Reading passage:

● ● ● ● ●

Future radio operators learning Morse code

Old methods persist that advise learning at a very low speed, five words per minute (or less!), copying each character on paper. This is absolutely the worst possible way to learn as it enables the brain to count individual dots and dashes instead of coercing it to recognize each character as a unique, unified element. As a result, the requisite neural connections are not formed.

Progress to higher speeds with these conventional techniques is slow and painful. A limit of about 13 wpm is eventually reached. Beyond this point, the average human brain can no longer count individual dots and dashes. And the hand finds it difficult to write comfortably for any significant length of time. Because of this, legions of radio amateurs got stuck at around this speed for many years.

Did you ever wonder why for decades the FCC placed the code requirement for the General and Advanced classes of amateur radio licenses at the rather odd figure of 13 wpm? Now you know!

Moving beyond 13 wpm using conventional techniques essentially requires a restart of the learning process. This is because a fundamental mental shift needs to be made. You have to be able to recognize a Morse character as a distinct sound element, not as a countable series of dots and dashes.

Cake

Crutches exist to help the transition process. Probably the one best known is the Farnsworth method, which adds more spacing between characters. Unfortunately, it unintentionally hampers effective learning. It gives the brain more time to think instead of decoding on reflex. And it also hurts learning proper keying!

Despite these drawbacks, individuals who were successful at clearing the difficult hurdle of 13 wpm found that moving on to speeds considerably faster was relatively easy — not a piece of cake, but not all that difficult. That is very telling because it validates that true progress is made once counting and writing are eliminated.

On this basis, morseDX takes an approach radically different from conventional methods. The lowest speed is 15 wpm. And the Morse code packet is coupled to the sound of the character in spoken English, not to a sequence of dots and dashes.

● ● ● ● ●

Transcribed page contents

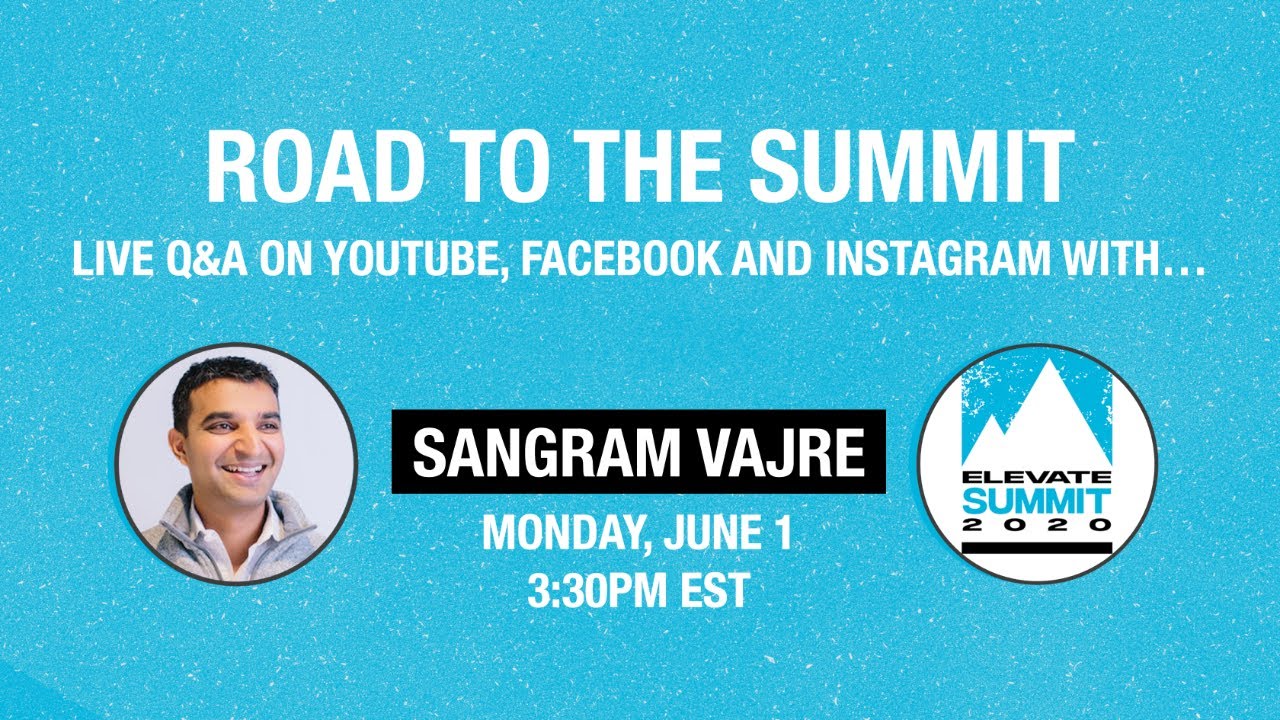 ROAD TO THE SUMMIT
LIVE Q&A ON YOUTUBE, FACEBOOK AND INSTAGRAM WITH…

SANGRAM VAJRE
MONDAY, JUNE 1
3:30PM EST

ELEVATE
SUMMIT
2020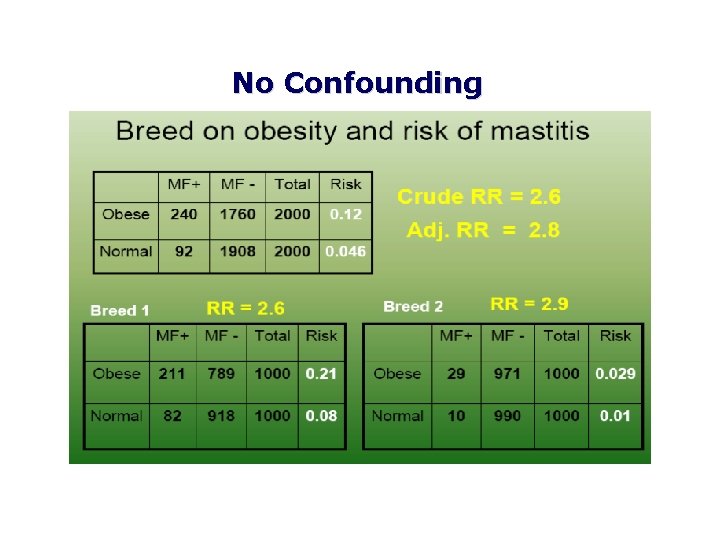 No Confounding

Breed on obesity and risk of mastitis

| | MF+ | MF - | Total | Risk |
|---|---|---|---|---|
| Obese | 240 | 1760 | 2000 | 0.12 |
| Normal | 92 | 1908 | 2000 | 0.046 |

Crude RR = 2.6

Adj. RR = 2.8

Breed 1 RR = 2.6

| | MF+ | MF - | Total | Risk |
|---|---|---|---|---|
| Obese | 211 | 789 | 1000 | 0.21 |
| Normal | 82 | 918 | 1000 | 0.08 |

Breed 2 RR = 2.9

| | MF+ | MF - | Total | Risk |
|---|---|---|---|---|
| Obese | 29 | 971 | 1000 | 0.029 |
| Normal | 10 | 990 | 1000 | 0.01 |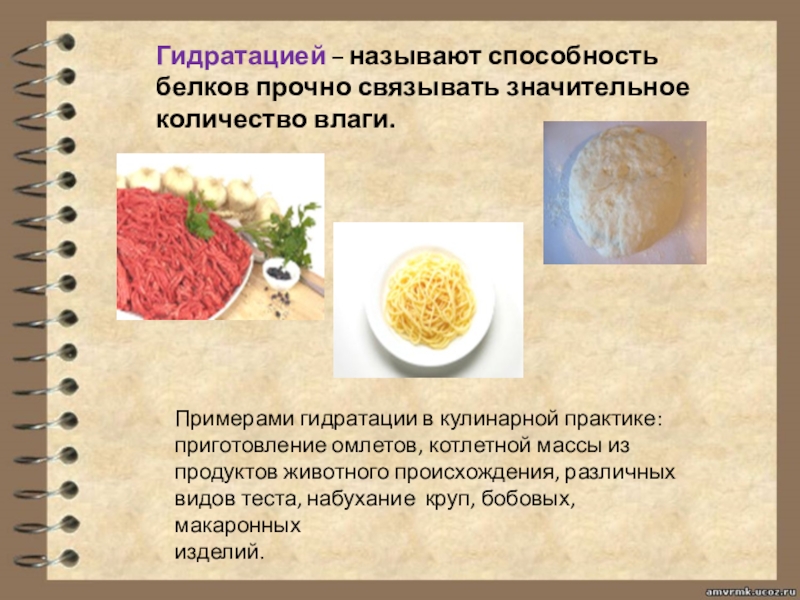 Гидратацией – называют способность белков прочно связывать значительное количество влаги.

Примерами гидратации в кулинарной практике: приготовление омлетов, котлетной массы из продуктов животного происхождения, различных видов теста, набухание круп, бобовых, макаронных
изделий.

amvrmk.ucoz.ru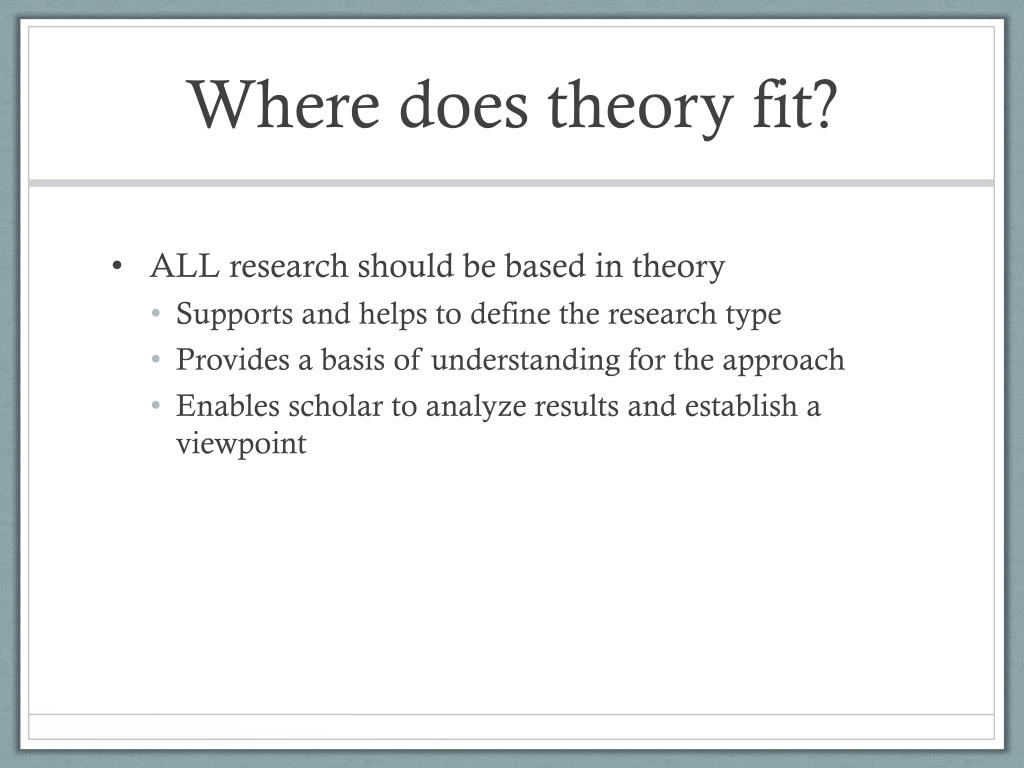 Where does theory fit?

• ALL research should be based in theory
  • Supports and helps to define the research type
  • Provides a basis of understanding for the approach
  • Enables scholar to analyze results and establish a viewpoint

● ● ● ● ●

Required action: According to the Morse code passage, what is the lowest speed used in the morseDX approach?

Task response: 15 words per minute.